After a gastric reduction, severely overweight patients do not only lose weight fast, gradually they are also affected less by additional disorders such as high blood pressure and cholesterol, diabetes and sleep apnea. Graduating student Ruben Deneer used data from Catharina Hospital to develop the Metabolic Health Index: a measure for the extent to which patients still suffer from these so-called comorbidities.

At the Eindhoven Catharina Hospital some one thousand people per year undergo gastric reduction surgery, because their health is severely impaired by their extreme obesity. Although this is a drastic surgical procedure, Ruben Deneer explains, it does result in a rapid weight loss. “And along with that, related disorders also disappear by the passage of time. It goes without saying that this is good news for patients, but it is also great news for healthcare insurers, who consequently need to reimburse fewer medicines.”
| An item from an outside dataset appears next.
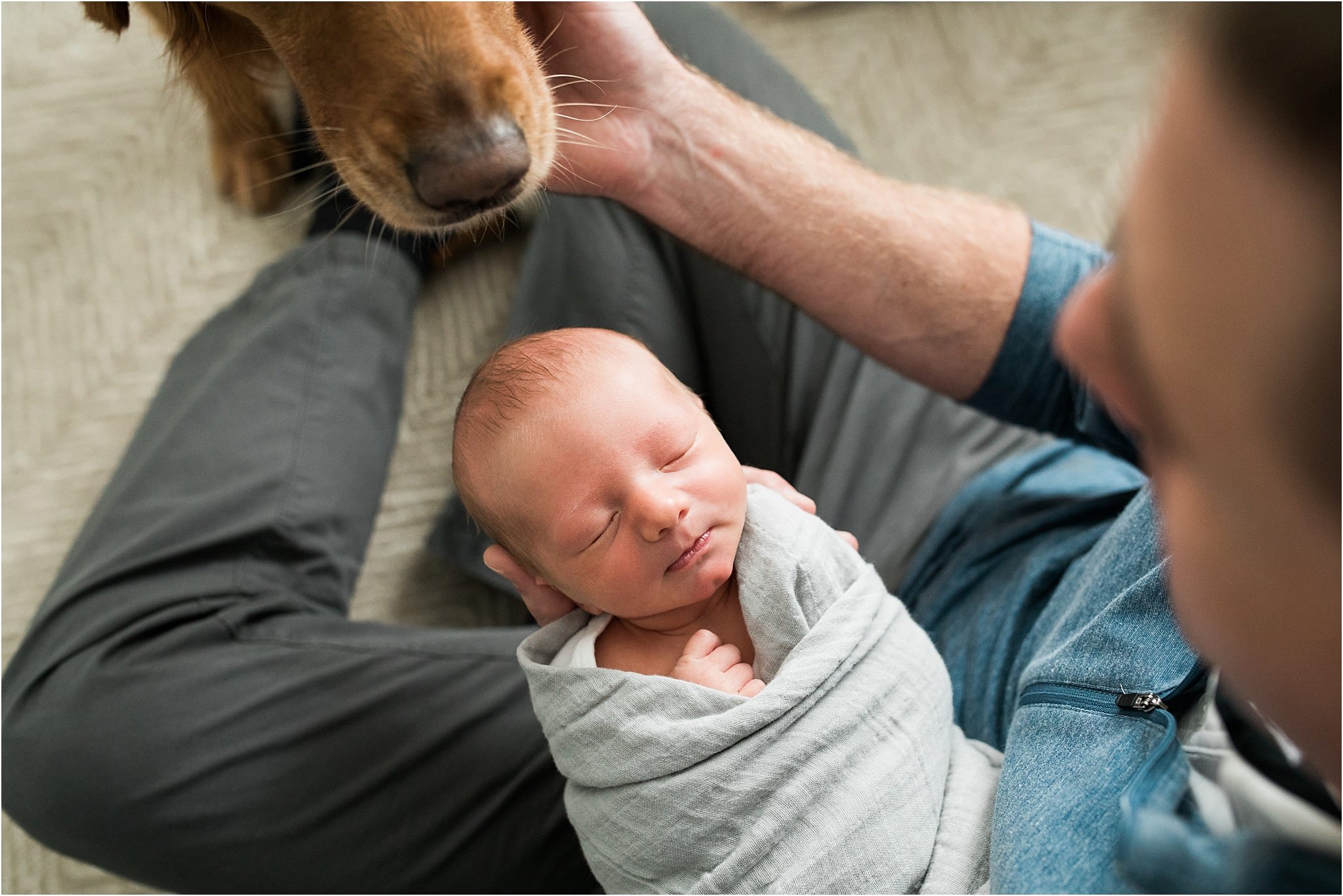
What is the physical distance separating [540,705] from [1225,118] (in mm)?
637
That is why it would be convenient, as the student of Biomedical Engineering explains, to have a number that indicates the extent to which there is still an issue with obesity-related disorders like hypertension and cholesterol, diabetes and sleep apnea – a phenomenon which in the medical world is indicated by the term comorbidities. “For obesity itself there is the familiar BMI, the Body Mass Index, which indicates the ratio between weight and body height. For comorbidity such a measure was not yet available.”
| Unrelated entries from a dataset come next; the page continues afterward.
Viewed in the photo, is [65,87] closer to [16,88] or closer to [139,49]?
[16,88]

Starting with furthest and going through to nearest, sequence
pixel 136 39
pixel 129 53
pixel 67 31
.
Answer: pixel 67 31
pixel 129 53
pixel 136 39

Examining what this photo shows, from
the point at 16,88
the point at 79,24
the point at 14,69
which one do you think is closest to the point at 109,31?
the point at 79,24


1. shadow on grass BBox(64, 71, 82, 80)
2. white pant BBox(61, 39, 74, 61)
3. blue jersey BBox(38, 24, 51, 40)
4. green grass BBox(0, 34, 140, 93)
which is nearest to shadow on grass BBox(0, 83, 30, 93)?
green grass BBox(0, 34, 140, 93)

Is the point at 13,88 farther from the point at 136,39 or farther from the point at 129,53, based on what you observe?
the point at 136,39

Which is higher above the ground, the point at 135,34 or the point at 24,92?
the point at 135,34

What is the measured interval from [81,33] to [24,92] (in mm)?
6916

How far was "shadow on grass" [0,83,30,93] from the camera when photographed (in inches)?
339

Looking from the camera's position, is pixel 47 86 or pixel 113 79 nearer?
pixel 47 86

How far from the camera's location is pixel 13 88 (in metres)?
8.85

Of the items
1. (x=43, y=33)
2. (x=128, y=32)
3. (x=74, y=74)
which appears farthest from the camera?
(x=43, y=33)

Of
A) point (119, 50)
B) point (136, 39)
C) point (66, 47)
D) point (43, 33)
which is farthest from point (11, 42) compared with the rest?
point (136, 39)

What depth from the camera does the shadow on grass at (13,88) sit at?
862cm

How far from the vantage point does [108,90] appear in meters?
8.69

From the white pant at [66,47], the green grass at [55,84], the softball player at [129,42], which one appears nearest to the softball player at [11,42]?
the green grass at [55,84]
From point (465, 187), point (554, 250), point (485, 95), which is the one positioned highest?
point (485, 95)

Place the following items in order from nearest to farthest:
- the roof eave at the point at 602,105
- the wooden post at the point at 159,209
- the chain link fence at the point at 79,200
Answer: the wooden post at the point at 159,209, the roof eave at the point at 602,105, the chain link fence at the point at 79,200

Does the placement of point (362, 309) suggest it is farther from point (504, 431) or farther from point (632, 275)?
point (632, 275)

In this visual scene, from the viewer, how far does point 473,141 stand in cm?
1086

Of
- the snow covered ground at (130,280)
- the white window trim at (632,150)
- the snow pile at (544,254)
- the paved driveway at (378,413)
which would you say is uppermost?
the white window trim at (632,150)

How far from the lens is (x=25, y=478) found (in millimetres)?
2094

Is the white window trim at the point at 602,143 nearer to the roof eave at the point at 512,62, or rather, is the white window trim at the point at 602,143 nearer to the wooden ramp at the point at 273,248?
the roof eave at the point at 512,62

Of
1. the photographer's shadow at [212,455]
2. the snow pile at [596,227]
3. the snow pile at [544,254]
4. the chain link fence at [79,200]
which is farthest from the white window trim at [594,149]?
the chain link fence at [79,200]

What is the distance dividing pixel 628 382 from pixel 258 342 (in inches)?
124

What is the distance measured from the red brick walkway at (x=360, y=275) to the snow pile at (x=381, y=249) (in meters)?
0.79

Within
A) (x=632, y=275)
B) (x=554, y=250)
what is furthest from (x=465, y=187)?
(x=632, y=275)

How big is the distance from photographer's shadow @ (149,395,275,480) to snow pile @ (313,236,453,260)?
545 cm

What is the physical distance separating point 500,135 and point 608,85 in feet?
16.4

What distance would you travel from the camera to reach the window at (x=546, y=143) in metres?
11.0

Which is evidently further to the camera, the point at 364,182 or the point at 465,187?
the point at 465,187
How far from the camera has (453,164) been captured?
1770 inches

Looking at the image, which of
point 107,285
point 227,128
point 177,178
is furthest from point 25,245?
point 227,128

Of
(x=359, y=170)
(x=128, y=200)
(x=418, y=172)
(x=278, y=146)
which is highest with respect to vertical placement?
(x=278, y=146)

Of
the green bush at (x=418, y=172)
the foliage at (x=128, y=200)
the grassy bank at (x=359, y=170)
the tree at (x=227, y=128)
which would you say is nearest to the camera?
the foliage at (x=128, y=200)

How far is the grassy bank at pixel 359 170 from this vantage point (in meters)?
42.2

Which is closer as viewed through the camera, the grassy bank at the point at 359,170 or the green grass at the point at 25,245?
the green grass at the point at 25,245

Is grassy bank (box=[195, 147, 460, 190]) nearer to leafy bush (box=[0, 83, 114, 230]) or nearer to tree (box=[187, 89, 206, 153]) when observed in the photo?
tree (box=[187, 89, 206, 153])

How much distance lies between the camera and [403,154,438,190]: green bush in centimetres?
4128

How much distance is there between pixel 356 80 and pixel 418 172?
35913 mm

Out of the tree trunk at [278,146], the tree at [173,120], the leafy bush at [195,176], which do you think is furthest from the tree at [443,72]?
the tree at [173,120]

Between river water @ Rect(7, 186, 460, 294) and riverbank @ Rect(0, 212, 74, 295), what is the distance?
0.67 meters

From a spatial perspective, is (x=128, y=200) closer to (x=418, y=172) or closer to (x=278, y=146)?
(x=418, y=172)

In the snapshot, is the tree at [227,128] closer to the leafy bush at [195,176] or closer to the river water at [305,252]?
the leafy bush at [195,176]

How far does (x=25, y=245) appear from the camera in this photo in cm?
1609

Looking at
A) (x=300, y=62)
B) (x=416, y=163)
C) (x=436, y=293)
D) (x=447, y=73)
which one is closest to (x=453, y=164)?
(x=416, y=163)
In the Obesity Center of Catharina Hospital they have for several years now been registering some forty reference values for blood of all the patients undergoing surgery there, says Deneer. “Their blood is tested prior to the procedure, and subsequently after set periods after the surgery. This generates a unique dataset, which gives an objective view of the progress of patients’ health.” Not a lot was done with the detailed data, though, he says. Of course, physicians study the results, but so far a large-scale analysis of the data has not been made. “To do so, you need genuine data specialists.”

“I began with an Excel sheet that was totally incomprehensible”
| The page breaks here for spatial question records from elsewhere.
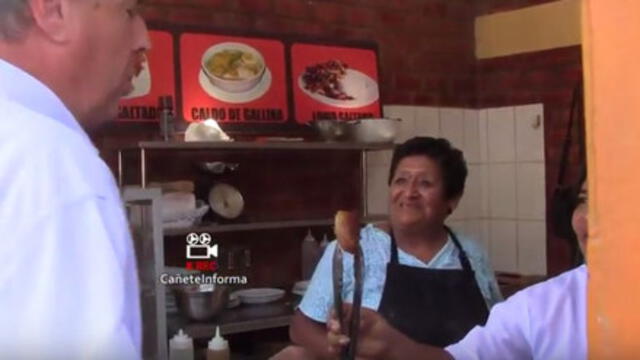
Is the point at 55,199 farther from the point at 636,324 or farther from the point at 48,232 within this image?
the point at 636,324

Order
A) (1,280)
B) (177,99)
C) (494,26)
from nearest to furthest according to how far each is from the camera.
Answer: (1,280)
(177,99)
(494,26)

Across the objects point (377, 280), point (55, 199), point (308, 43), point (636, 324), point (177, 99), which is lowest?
point (377, 280)

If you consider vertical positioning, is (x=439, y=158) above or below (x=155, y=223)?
above

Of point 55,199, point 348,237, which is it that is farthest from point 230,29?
point 55,199

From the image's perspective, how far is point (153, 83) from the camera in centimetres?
347

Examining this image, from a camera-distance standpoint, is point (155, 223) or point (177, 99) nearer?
point (155, 223)

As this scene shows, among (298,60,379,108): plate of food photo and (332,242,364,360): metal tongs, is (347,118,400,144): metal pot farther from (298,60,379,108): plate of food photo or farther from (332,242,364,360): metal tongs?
(332,242,364,360): metal tongs

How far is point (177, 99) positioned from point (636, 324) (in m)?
3.01

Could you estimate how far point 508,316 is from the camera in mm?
1478

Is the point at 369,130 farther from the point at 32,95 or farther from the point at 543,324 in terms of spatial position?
the point at 32,95

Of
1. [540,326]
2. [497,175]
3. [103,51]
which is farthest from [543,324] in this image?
[497,175]

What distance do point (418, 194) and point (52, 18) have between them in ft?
6.21

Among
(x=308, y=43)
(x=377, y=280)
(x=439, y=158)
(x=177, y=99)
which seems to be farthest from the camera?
(x=308, y=43)

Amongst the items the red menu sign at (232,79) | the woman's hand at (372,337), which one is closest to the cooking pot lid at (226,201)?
the red menu sign at (232,79)
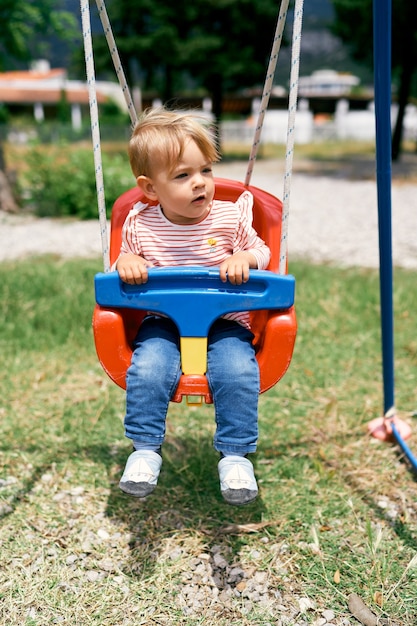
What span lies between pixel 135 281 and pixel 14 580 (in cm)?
105

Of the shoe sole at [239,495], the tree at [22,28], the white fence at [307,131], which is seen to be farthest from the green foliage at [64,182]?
the white fence at [307,131]

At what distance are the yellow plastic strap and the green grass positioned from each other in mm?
712

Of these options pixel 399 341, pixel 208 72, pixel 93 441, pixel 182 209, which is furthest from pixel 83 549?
pixel 208 72

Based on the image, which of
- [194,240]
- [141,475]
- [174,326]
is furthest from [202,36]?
[141,475]

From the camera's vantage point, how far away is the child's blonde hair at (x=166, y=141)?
74.4 inches

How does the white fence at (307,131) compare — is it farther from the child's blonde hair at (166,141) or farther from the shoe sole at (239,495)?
the shoe sole at (239,495)

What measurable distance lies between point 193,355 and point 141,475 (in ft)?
1.27

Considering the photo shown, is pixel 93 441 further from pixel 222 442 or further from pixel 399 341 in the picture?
pixel 399 341

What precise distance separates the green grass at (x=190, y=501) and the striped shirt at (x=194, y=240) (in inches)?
32.9

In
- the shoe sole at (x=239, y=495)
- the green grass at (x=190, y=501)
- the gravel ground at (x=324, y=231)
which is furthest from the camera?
the gravel ground at (x=324, y=231)

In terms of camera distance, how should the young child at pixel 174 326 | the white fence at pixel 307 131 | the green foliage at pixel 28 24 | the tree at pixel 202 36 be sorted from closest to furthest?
1. the young child at pixel 174 326
2. the green foliage at pixel 28 24
3. the tree at pixel 202 36
4. the white fence at pixel 307 131

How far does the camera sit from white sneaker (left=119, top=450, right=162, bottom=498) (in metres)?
1.73

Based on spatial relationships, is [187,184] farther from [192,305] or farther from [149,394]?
[149,394]

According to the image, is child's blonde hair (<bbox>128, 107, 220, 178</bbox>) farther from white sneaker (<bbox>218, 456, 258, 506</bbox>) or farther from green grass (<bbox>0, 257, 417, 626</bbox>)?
green grass (<bbox>0, 257, 417, 626</bbox>)
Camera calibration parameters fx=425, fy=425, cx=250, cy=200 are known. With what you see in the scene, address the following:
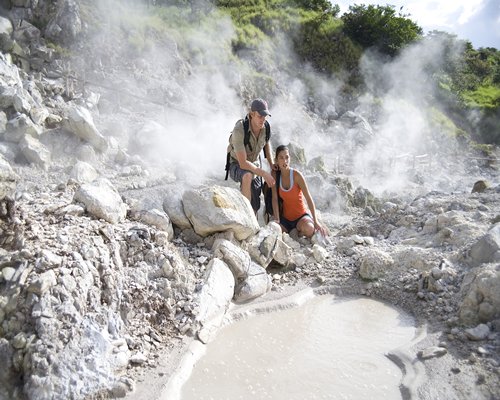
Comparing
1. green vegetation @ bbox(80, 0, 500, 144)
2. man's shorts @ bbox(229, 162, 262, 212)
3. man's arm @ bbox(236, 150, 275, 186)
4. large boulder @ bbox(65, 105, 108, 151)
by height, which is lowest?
large boulder @ bbox(65, 105, 108, 151)

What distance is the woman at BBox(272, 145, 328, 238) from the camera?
191 inches

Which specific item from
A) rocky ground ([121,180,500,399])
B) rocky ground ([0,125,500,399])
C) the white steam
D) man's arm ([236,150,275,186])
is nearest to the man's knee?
man's arm ([236,150,275,186])

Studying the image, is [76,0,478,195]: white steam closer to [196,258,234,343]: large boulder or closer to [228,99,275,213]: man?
[228,99,275,213]: man

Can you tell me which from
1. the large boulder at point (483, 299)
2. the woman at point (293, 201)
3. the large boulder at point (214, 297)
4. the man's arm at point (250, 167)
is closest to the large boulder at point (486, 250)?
the large boulder at point (483, 299)

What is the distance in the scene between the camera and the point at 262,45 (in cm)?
2089

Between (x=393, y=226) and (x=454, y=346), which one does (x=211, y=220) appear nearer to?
(x=454, y=346)

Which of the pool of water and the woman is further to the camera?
Answer: the woman

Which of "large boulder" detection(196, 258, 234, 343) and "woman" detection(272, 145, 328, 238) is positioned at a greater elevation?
"woman" detection(272, 145, 328, 238)

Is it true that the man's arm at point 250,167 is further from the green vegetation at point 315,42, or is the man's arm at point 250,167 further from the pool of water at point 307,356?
the green vegetation at point 315,42

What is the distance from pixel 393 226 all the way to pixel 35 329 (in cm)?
443

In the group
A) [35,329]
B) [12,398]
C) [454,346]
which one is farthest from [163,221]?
[454,346]

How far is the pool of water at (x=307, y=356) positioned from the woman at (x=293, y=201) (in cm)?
115

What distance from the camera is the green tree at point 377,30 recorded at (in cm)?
2425

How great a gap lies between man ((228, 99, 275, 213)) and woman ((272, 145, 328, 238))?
7.5 inches
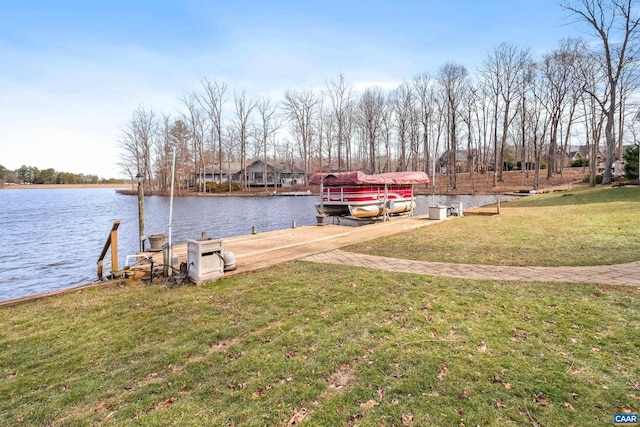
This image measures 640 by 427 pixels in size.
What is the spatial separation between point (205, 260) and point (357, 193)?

Deneer had learnt during his Master’s program how to deal with complex data sets. For his graduation he combined the database of blood values of Catharina Hospital with a national databank containing the observations of the physicians. “The challenge was to find out which of those forty different blood values say something about the presence of obesity-related disorders. I started with an Excel sheet which I could not make head or tail of, so I first needed to structure that myself. Then, with the assistance of the Statistics department from Mathematics & Computer Science I built a model. You could compare it to a Rubik’s cube: if you just keep turning it cleverly, you will work out a solution in the end.”

The graduate arrived at the conclusion that in addition to patients’ age, it is particularly the HbA1c level (a measure for the average blood sugar over the preceding months), triglycerides (related to cholesterol among other things), the potassium level, and creatinine (indicative of the renal function) that mean something for overweight-related disorders. On the basis of these values he constructed a score between zero and twelve, the equivalent of the BMI for obesity. “My coach dubbed it the MHI, the Metabolic Health Index.”

For the time being, Deneer will not be leaving Catharina Hospital: at present he is doing his external traineeship there and is integrating his model into the hospital system, so that the MHI will show up automatically for physicians. And afterwards there will be a position as PhD candidate in store for him. At a similar project, which will then be in the Cardiology ward. “I know now that I really like to do this work, and I feel very much at home at the Catharina.”